By: TheNigeriaLawyer
Published, Wednesday, June 1, 2022
A Court of Appeal sitting in Illorin on Thursday, 14th April, 2022 in Suit no. CA/IL/20/2021 upheld the provision of Section 12(2) of the National Industrial Court Act 2006 which permits the court to deviate from provisions of the Evidence Act in the interest of justice.
The judgement which was delivered in the case between MR VICTOR ADEGBOYU v UNITED BANK FOR AFRICA was delivered by Honourable Justice KENNETH IKECHUKWU AMADI, JCA.
The case which was an appeal from a decision of the National Industrial Court in NICN/IL/01/2019 wherein the court dismissed the Appellants claims of wrongful termination by the respondent was filed on the 23rd of October 2020 on Six Grounds, which included:
GROUND ONE: The learned trial Court erred in law in holding that Exhibit’ VG5 is an unsigned document thus, worthless, inadmissible in law and commands no judicial nor evidential value.
GROUND TWO: The learned trial Court erred in law in holding that Exhibit VG14 is a computer generated document and it is inadmissible in evidence having failed to comply with the provision of S.84 of the Evidence Act.
GROUND THREE: The learned trial court misdirected itself on the facts of the Appellant’s case when it held that the failure of the Appellant to tender his letter of appointment in evidence is fatal to his case and amounted to failure to prove his case.
In determining the appeal, two issues for determination were considered by the court:
1) Whether the trial Court was not wrong in dismissing the Appellant’s case on the ground of not tendering his letter of appointment in evidence. (Grounds: 3, 4, 5 and 6).
2) Whether the trial Court was not wrong in rejecting and refusing to rely on exhibit VG5 AND VG14 in determining the Appellant’s case. (Grounds: 1 and 2).
After entertaining arguments from both Counsel, the Court on issue held that it is not in all cases that failure to plead and tender the letter of employment that will be fatal to the case of the claimant in a case of wrongful termination of employment, where the terms of the contract of employment is not in issue as in this case and where there is otherwise ample evidence to establish the terms of the contract of employment, failure to tender the letter of appointment will not necessarily be fatal to the plaintiff’s case.
According to the appellate court, the learned trial judge went off tangent, stating that the case of the appellant was clearly misunderstood and misinterpreted. As the Appellant did not complain against breach of the terms of his contract of employment, his complaints were basically denial of “fair hearing” and failure to “follow the due process of law”.
On the second issue, the Court held that there was an exception to the general rule that an unsigned document had no evidential value, and it is when the authenticity and origination of the document is not in question. In applying this reasoning to the instant case, the Court of Appeal held that the fact that both parties front loaded and sought to rely on the unsigned document, there was an implication that they both agreed that the document existed and was authentic. In buttressing this point, the learned justice held that by the provisions of the National Industrial Court Act 2011 and the provisions of the Evidence Act 2006, the NCIN can depart from Section 84 of the Evidence Act 2011 which provides for stringent rules when it comes to document generated from the computer, and admit such document when both parties validate the existence and origin of the document.

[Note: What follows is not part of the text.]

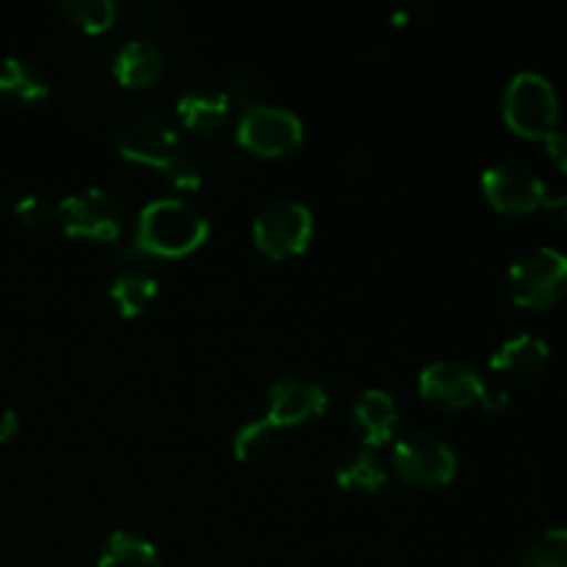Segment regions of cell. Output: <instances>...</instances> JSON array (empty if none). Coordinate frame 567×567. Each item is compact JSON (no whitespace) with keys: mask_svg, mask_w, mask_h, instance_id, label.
Returning a JSON list of instances; mask_svg holds the SVG:
<instances>
[{"mask_svg":"<svg viewBox=\"0 0 567 567\" xmlns=\"http://www.w3.org/2000/svg\"><path fill=\"white\" fill-rule=\"evenodd\" d=\"M208 238V219L192 203L177 197H158L138 214L133 241L144 255L181 258L194 252Z\"/></svg>","mask_w":567,"mask_h":567,"instance_id":"cell-1","label":"cell"},{"mask_svg":"<svg viewBox=\"0 0 567 567\" xmlns=\"http://www.w3.org/2000/svg\"><path fill=\"white\" fill-rule=\"evenodd\" d=\"M557 89L540 72H518L504 89V120L520 136L546 138L557 131Z\"/></svg>","mask_w":567,"mask_h":567,"instance_id":"cell-2","label":"cell"},{"mask_svg":"<svg viewBox=\"0 0 567 567\" xmlns=\"http://www.w3.org/2000/svg\"><path fill=\"white\" fill-rule=\"evenodd\" d=\"M111 138H114V147L125 158L161 166L164 172L175 164L177 155L188 144L175 131V125L164 114H158V111H136V114H127L114 127Z\"/></svg>","mask_w":567,"mask_h":567,"instance_id":"cell-3","label":"cell"},{"mask_svg":"<svg viewBox=\"0 0 567 567\" xmlns=\"http://www.w3.org/2000/svg\"><path fill=\"white\" fill-rule=\"evenodd\" d=\"M509 297L524 308H551L567 293V255L537 247L509 266Z\"/></svg>","mask_w":567,"mask_h":567,"instance_id":"cell-4","label":"cell"},{"mask_svg":"<svg viewBox=\"0 0 567 567\" xmlns=\"http://www.w3.org/2000/svg\"><path fill=\"white\" fill-rule=\"evenodd\" d=\"M59 216L70 236L92 238L100 244H116L125 227V205L114 192L100 186L78 188L59 205Z\"/></svg>","mask_w":567,"mask_h":567,"instance_id":"cell-5","label":"cell"},{"mask_svg":"<svg viewBox=\"0 0 567 567\" xmlns=\"http://www.w3.org/2000/svg\"><path fill=\"white\" fill-rule=\"evenodd\" d=\"M255 244L271 258H288L308 247L313 236V214L308 205L297 203L291 197L271 199L255 216Z\"/></svg>","mask_w":567,"mask_h":567,"instance_id":"cell-6","label":"cell"},{"mask_svg":"<svg viewBox=\"0 0 567 567\" xmlns=\"http://www.w3.org/2000/svg\"><path fill=\"white\" fill-rule=\"evenodd\" d=\"M302 136V120L291 109H282V105L271 103L244 109L236 127L238 142L247 150H252V153L266 155V158L288 155L291 150L299 147Z\"/></svg>","mask_w":567,"mask_h":567,"instance_id":"cell-7","label":"cell"},{"mask_svg":"<svg viewBox=\"0 0 567 567\" xmlns=\"http://www.w3.org/2000/svg\"><path fill=\"white\" fill-rule=\"evenodd\" d=\"M393 468L413 485H446L457 474V454L435 432H410L393 446Z\"/></svg>","mask_w":567,"mask_h":567,"instance_id":"cell-8","label":"cell"},{"mask_svg":"<svg viewBox=\"0 0 567 567\" xmlns=\"http://www.w3.org/2000/svg\"><path fill=\"white\" fill-rule=\"evenodd\" d=\"M482 188L493 208L504 210V214H529V210L543 208L548 197V188L540 175L526 161L515 158H504L487 166L482 172Z\"/></svg>","mask_w":567,"mask_h":567,"instance_id":"cell-9","label":"cell"},{"mask_svg":"<svg viewBox=\"0 0 567 567\" xmlns=\"http://www.w3.org/2000/svg\"><path fill=\"white\" fill-rule=\"evenodd\" d=\"M421 396L443 410H463L482 402L487 393L485 380L471 363L460 358H443L426 365L419 377Z\"/></svg>","mask_w":567,"mask_h":567,"instance_id":"cell-10","label":"cell"},{"mask_svg":"<svg viewBox=\"0 0 567 567\" xmlns=\"http://www.w3.org/2000/svg\"><path fill=\"white\" fill-rule=\"evenodd\" d=\"M327 408V391L313 377L291 374L277 380L269 388V410L266 419L280 430V426H297L316 419Z\"/></svg>","mask_w":567,"mask_h":567,"instance_id":"cell-11","label":"cell"},{"mask_svg":"<svg viewBox=\"0 0 567 567\" xmlns=\"http://www.w3.org/2000/svg\"><path fill=\"white\" fill-rule=\"evenodd\" d=\"M352 430L365 446H380L388 437L393 435V426L399 421V408L393 402V396L382 388H369V391L360 393L352 404Z\"/></svg>","mask_w":567,"mask_h":567,"instance_id":"cell-12","label":"cell"},{"mask_svg":"<svg viewBox=\"0 0 567 567\" xmlns=\"http://www.w3.org/2000/svg\"><path fill=\"white\" fill-rule=\"evenodd\" d=\"M548 358H551V349L543 338L532 336V332H520V336L507 338L491 354V365L502 374L518 377V380H535L546 369Z\"/></svg>","mask_w":567,"mask_h":567,"instance_id":"cell-13","label":"cell"},{"mask_svg":"<svg viewBox=\"0 0 567 567\" xmlns=\"http://www.w3.org/2000/svg\"><path fill=\"white\" fill-rule=\"evenodd\" d=\"M177 116L197 133H219L230 120V97L214 86H192L177 97Z\"/></svg>","mask_w":567,"mask_h":567,"instance_id":"cell-14","label":"cell"},{"mask_svg":"<svg viewBox=\"0 0 567 567\" xmlns=\"http://www.w3.org/2000/svg\"><path fill=\"white\" fill-rule=\"evenodd\" d=\"M166 61L158 44L147 39H131L122 44L114 55V75L125 86H147L155 83L164 72Z\"/></svg>","mask_w":567,"mask_h":567,"instance_id":"cell-15","label":"cell"},{"mask_svg":"<svg viewBox=\"0 0 567 567\" xmlns=\"http://www.w3.org/2000/svg\"><path fill=\"white\" fill-rule=\"evenodd\" d=\"M50 81L37 64L25 59H9L0 61V97L9 100L14 105H31L48 97Z\"/></svg>","mask_w":567,"mask_h":567,"instance_id":"cell-16","label":"cell"},{"mask_svg":"<svg viewBox=\"0 0 567 567\" xmlns=\"http://www.w3.org/2000/svg\"><path fill=\"white\" fill-rule=\"evenodd\" d=\"M97 567H161V557L147 537L114 529L100 548Z\"/></svg>","mask_w":567,"mask_h":567,"instance_id":"cell-17","label":"cell"},{"mask_svg":"<svg viewBox=\"0 0 567 567\" xmlns=\"http://www.w3.org/2000/svg\"><path fill=\"white\" fill-rule=\"evenodd\" d=\"M336 480L343 491L374 493L385 485L388 471L371 449H354L336 465Z\"/></svg>","mask_w":567,"mask_h":567,"instance_id":"cell-18","label":"cell"},{"mask_svg":"<svg viewBox=\"0 0 567 567\" xmlns=\"http://www.w3.org/2000/svg\"><path fill=\"white\" fill-rule=\"evenodd\" d=\"M155 293H158V280L147 269H138V266H127L111 282V297H114V302L120 305L125 316L144 313L153 305Z\"/></svg>","mask_w":567,"mask_h":567,"instance_id":"cell-19","label":"cell"},{"mask_svg":"<svg viewBox=\"0 0 567 567\" xmlns=\"http://www.w3.org/2000/svg\"><path fill=\"white\" fill-rule=\"evenodd\" d=\"M59 11L89 33L105 31L116 17L114 0H61Z\"/></svg>","mask_w":567,"mask_h":567,"instance_id":"cell-20","label":"cell"},{"mask_svg":"<svg viewBox=\"0 0 567 567\" xmlns=\"http://www.w3.org/2000/svg\"><path fill=\"white\" fill-rule=\"evenodd\" d=\"M518 567H567V529L537 535L520 554Z\"/></svg>","mask_w":567,"mask_h":567,"instance_id":"cell-21","label":"cell"},{"mask_svg":"<svg viewBox=\"0 0 567 567\" xmlns=\"http://www.w3.org/2000/svg\"><path fill=\"white\" fill-rule=\"evenodd\" d=\"M277 437V426L269 419H252L247 424L238 426L236 437H233V452L241 460H255L271 449Z\"/></svg>","mask_w":567,"mask_h":567,"instance_id":"cell-22","label":"cell"},{"mask_svg":"<svg viewBox=\"0 0 567 567\" xmlns=\"http://www.w3.org/2000/svg\"><path fill=\"white\" fill-rule=\"evenodd\" d=\"M14 216L25 227H48L59 216V205L44 194H25V197L17 199Z\"/></svg>","mask_w":567,"mask_h":567,"instance_id":"cell-23","label":"cell"},{"mask_svg":"<svg viewBox=\"0 0 567 567\" xmlns=\"http://www.w3.org/2000/svg\"><path fill=\"white\" fill-rule=\"evenodd\" d=\"M227 97L238 100L244 109L264 103V92H260V81L255 78V72L244 70V66H233L227 72Z\"/></svg>","mask_w":567,"mask_h":567,"instance_id":"cell-24","label":"cell"},{"mask_svg":"<svg viewBox=\"0 0 567 567\" xmlns=\"http://www.w3.org/2000/svg\"><path fill=\"white\" fill-rule=\"evenodd\" d=\"M543 142H546V150H548V155H551L554 164H557L563 172H567V133L551 131L546 138H543Z\"/></svg>","mask_w":567,"mask_h":567,"instance_id":"cell-25","label":"cell"},{"mask_svg":"<svg viewBox=\"0 0 567 567\" xmlns=\"http://www.w3.org/2000/svg\"><path fill=\"white\" fill-rule=\"evenodd\" d=\"M17 426H20V419H17L14 410H0V443L11 441Z\"/></svg>","mask_w":567,"mask_h":567,"instance_id":"cell-26","label":"cell"},{"mask_svg":"<svg viewBox=\"0 0 567 567\" xmlns=\"http://www.w3.org/2000/svg\"><path fill=\"white\" fill-rule=\"evenodd\" d=\"M543 208L551 210L554 216H559V219L567 221V194H557V197H551V194H548L546 203H543Z\"/></svg>","mask_w":567,"mask_h":567,"instance_id":"cell-27","label":"cell"}]
</instances>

According to the Court: “The National Industrial Court is a specialised Court established to handle labour and employment related matters for two specific reasons. The first reason is to ensure that such matters are determined expeditiously and without delay as opposed to trial in the ordinary courts. This reason is very crucial considering the fact that labour rights are primarily rights in personam as against rights in rem, in which case, time is of essence in determining such rights. Globally, the resolution of labour disputes is guided, among others, by this principle that: it is better to have a bad decision quickly than a good decision too later.”
The Court further validated Section 12(2) of the National Industrial Court Act, 2006 which allows it to depart from strict rules of evidence. It held: “In view of the foregoing, I hold that section 12(2) of the National Industrial Act 2006 ought to apply to this case and it is hereby applied, The lower Court ought to have departed from the provisions of section 84 of the Evidence Act 2011 which is hereby departed from. Consequently, the order of the lower court discountenancing and expunging the said exhibit VG14 is hereby set aside, the said exhibit VG14 is to be given its probative value. This issue is consequently resolved in favour of the Appellant and against the Respondent”
On this grounds, the Court upheld the appeal and set aside the dismissal of the appellant.